I expect most people who become enamored with photography feel the same way I do: We want it all and we want it now. Some of us are willing to work for it, and work hard. However that doesn’t mean we can be as patient as would be ideal. Then there are those of us who are not patient at all.

When something consumes one, as photography has me, there are multilayered reasons why. Of course, the desire to create beauty is a common reason. Me, for example: I’ve wanted to create something of beauty as long as I can remember. Lacking any talent, I accepted that I would never be able to do so (other than the children I brought into the world, that is). The longing, though, never abated.

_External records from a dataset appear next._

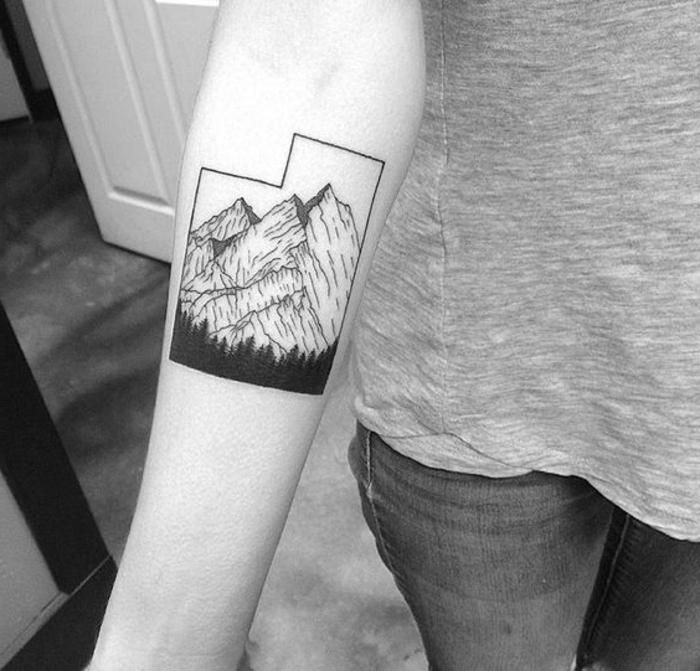 tatouage féminin, tatouage géométrique femme, montagne et forêt de pins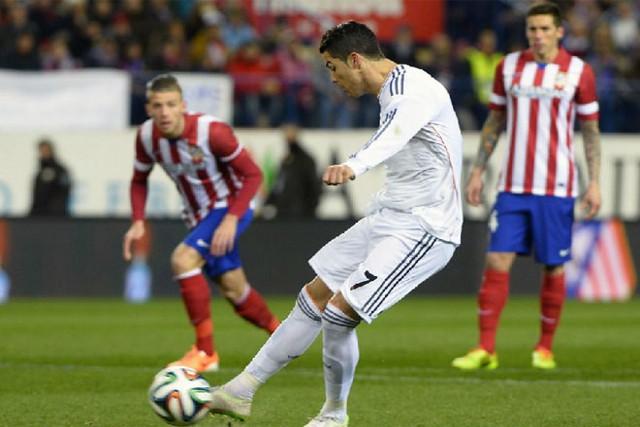 Cristiano lanza un penalty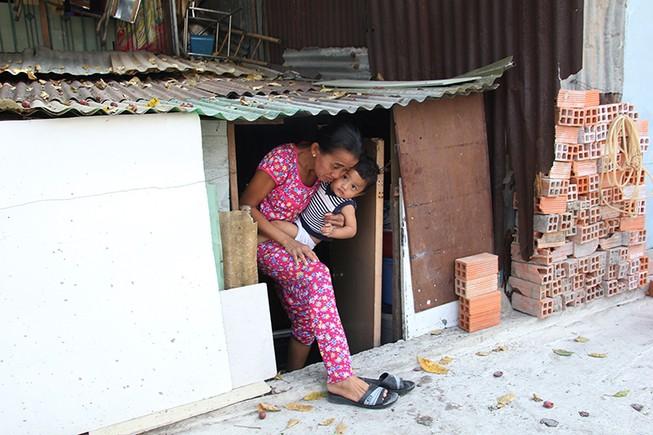 Nhà dân ở Bình Thạnh bị biến thành 'hầm' khi nâng đường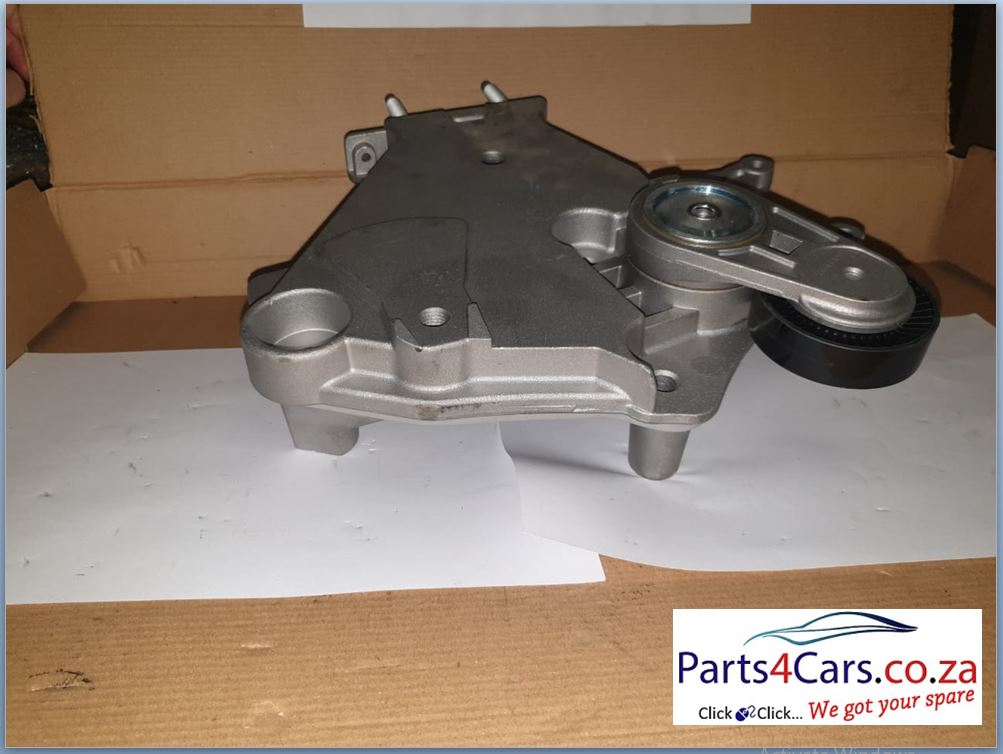 4.0 WJ JEEP CHEROKEE WATER PUMP (FOR SALE)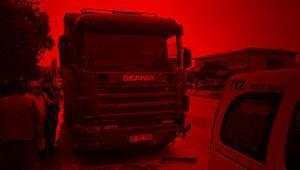 Hafriyat kamyonu, hafif ticari araca çarptı anne ve kızı öldü
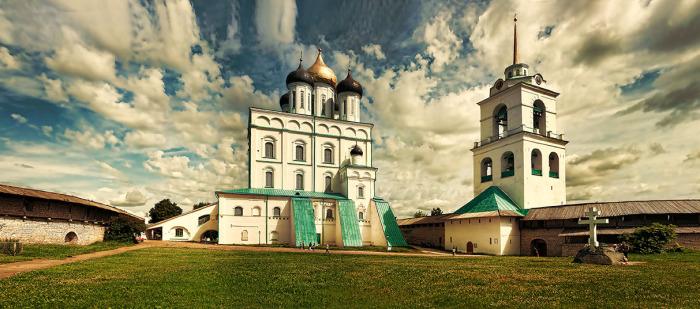 78-метровый кафедральный собор Псковской и Порховской епархии.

I suppose for some, there is the desire to create something that will be admired. This, believe it or not, does not strictly apply to me. Sure, I like praise, too, but I want to create things I find beautiful. However, I also know that as I learn, what is beautiful to me changes, becomes more refined, and I become more discriminating. The lesson here is that beautiful is not simply beautiful. There are levels and layers of beauty. I want to create something truly beautiful and that takes time, effort, and persistence, along with the ability to see what is beautiful. This is where feedback becomes important. One learns from feedback. The more detailed the criticism the better. But along with this must be encouragement so one doesn’t begin to feel hopeless and helpless. Unfortunately, that can easily happen.
The beginning photographer likely does not know what is good versus great. I know when I see a photograph that takes my breath away that it is great. But there are some that garner praise and approbation that my eye passes right over. There are also those I like that leave “those in the know” cold.

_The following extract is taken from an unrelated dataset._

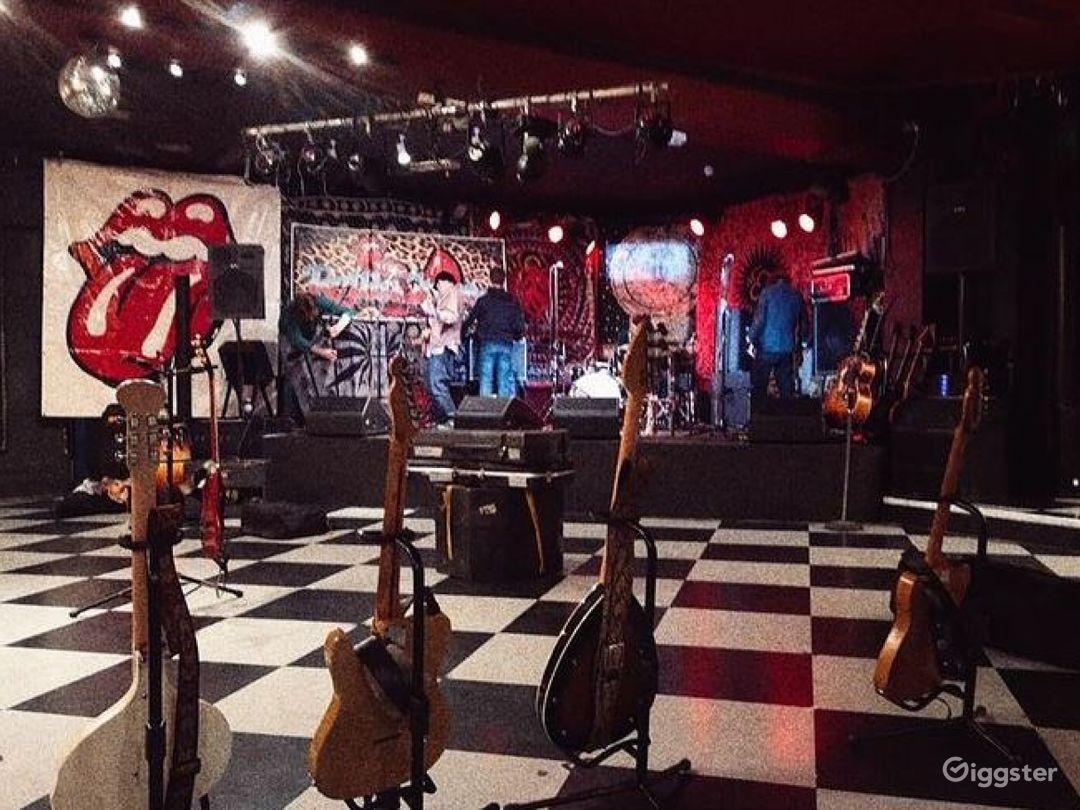 Rock 'n' roll pub in Putney  Photo 1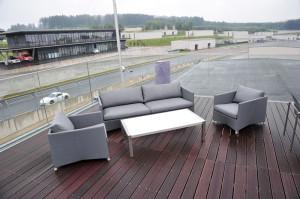Von der Dachterrasse  des Glinicke-Gebäudes  genießt man einen Rund- umblick auf die Strecke. Foto: Bernd Schoelzchen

All of this is what I call the problem of the Undeveloped Eye. On other fora I’ve read bitter complaints about people posting snap shots of their kids and/or pets. Well, ok, but those folks likely don’t realize they’re posting snapshots! It’s the problem of the dreaded Undeveloped Eye rearing its ugly head (sorry, I’m rather fond of mixing metaphors).
Other problems include a lack of understanding of depth of knowledge required. Photography? Pick up a camera and press a button, right? Wrong. The technical knowledge body feels overwhelming. The beginner may find him/herself suddenly in the deep end of the pool without ever before been in the water. “I just want to make pretty pictures, not learn all this stuff!” It doesn’t work that way and it may be a rude awakening for said beginner.
The next problem is uncertainty. After a bit of exposure, we may know we don’t know a lot, and not know that we know what we do know. Uncertainty is both plus and minus. The plus is that it opens one to guidance and feedback. The minus is that it gets in the way of knowledge acquisition.

The learning schedule is idiosyncratic. Every person has a learning style unique to him/her. While the seasoned pro may see clearly the path the neophyte should follow, it simply may not work. What seems logical to the pro may not take into consideration “within-subject variables.” In my case, I was (and am) so ignorant of many basics that it never occurs to pros that anyone this clueless would be out there trying to shoot. So, learning schedule and learning styles are idiosyncratic.

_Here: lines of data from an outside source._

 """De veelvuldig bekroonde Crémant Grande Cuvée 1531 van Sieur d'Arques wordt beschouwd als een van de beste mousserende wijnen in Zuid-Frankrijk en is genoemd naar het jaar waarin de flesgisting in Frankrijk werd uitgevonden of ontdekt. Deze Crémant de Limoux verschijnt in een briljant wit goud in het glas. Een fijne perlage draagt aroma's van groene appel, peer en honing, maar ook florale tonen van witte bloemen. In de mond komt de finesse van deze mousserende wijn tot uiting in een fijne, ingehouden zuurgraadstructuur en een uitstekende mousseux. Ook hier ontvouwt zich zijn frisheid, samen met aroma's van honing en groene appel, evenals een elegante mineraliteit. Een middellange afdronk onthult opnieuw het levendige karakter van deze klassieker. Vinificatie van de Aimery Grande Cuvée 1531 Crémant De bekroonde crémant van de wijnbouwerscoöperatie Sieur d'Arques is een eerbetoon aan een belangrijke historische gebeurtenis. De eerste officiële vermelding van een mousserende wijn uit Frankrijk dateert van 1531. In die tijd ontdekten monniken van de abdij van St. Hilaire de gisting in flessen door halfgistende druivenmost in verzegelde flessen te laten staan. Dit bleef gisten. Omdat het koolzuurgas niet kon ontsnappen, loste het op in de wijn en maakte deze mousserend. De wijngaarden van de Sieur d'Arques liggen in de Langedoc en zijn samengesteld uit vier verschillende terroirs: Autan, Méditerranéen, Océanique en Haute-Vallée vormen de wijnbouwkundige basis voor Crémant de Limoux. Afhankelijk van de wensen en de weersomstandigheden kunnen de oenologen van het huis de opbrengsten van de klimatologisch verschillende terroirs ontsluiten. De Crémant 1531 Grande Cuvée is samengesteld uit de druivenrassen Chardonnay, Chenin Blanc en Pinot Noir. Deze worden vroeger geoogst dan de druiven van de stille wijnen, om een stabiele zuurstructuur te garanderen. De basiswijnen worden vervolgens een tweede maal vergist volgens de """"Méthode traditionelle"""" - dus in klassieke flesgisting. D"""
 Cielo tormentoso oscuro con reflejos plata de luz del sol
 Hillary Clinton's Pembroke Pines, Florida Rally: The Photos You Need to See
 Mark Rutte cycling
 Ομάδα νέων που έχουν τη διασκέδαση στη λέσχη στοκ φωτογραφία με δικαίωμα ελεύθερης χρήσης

Photography serves many needs for many people and no two people will be the same. I recently realized that while two major reasons I became involved in photography was to distract and (in a way) hide, photography has been the most self-revelatory endeavor I’ve ever engaged in. As my experience with photography has grown, my motivations have changed.
I imagine all of this must seem alien to the seasoned pro. I teach statistics and what seems so simple, so straightforward, so easy to me seems like an impossible mass of details and cognitive noise to some students. I cannot remember what those early days felt like, nor can I understand the “buzzing blooming confusion” (phrase stolen from philosopher William James) the statistics neophyte experiences.

The people at OPF are generous with their time and encouragement. Most are also spectacularly talented and knowledgeable. However, in order for them to feel the effort they put into helping beginners develop is not wasted, there must be a sense that the beginner is listening, willing to work, and are serious about their efforts. The neophyte may be doing just that (seriously listening and working) but the pro may be baffled by the neophytes inability to do what the pros so clearly suggested. I think part of this communication breakdown may be due to the some of what I’ve mentioned here.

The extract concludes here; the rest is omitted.